Савин сидел неподвижно, уперев взгляд в столешницу. Поднял голову, разлепил губы:

— Слушаю.

— Я вручаю вам миллион долларов. Наличными.

— У тебя нет таких денег.

— Есть. Выписали на «текущие оперативные расходы».

— И?

— И — вы исчезаете. И можете до конца дней наслаждаться бананово-лимонным раем где-нибудь в тропиках или субтропиках... И уж каких нимфеток вы себе выберете в наперсницы — до этого тоже никому дела не будет... Вместе с теми деньгами, что у вас есть, будете жить безбедно, надежно и весело.

— Хорошо стелешь, Гринев. И — за что ты предлагаешь такие роскошества?

— Вы сливаете мне Алена. Местожительство, связи...

— Зачем он?

— Думаю его разговорить. И — снимусь с крючка по обвинению в двух убийствах. Не так мало, знаете ли, в наше лихое время. Да и... — Олег на минуту замолчал, закончил:

— Безнаказанность убийства не менее безнравственна, чем само это преступление.

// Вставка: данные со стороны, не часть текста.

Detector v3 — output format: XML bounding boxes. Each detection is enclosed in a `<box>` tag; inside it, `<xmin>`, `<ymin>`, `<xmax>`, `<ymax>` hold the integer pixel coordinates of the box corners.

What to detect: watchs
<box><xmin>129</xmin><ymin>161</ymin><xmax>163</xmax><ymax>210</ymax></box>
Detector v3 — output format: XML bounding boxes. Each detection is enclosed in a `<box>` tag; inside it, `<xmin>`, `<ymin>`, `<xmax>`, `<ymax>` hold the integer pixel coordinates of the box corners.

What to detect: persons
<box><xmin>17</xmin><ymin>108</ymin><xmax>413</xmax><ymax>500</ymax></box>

— Вам не идут философские ретирады, Гринев. Признайтесь, у вас это личное.

— Да. Личное. Он убил моего отца. Он — будет убит. Сдается, вы не солгали: вы действительно ничего не знали об убийстве Федора Юрьевича Гринева. Сдается мне также, что Ален ваш подчиненный, но «как бы»... А раз так — оцените два факта: он городит штабеля трупов легко и без затей. Это первый. И второй: раз вы что-то не знаете, значит... не собака крутит хвостом, а хвост собакой, нет?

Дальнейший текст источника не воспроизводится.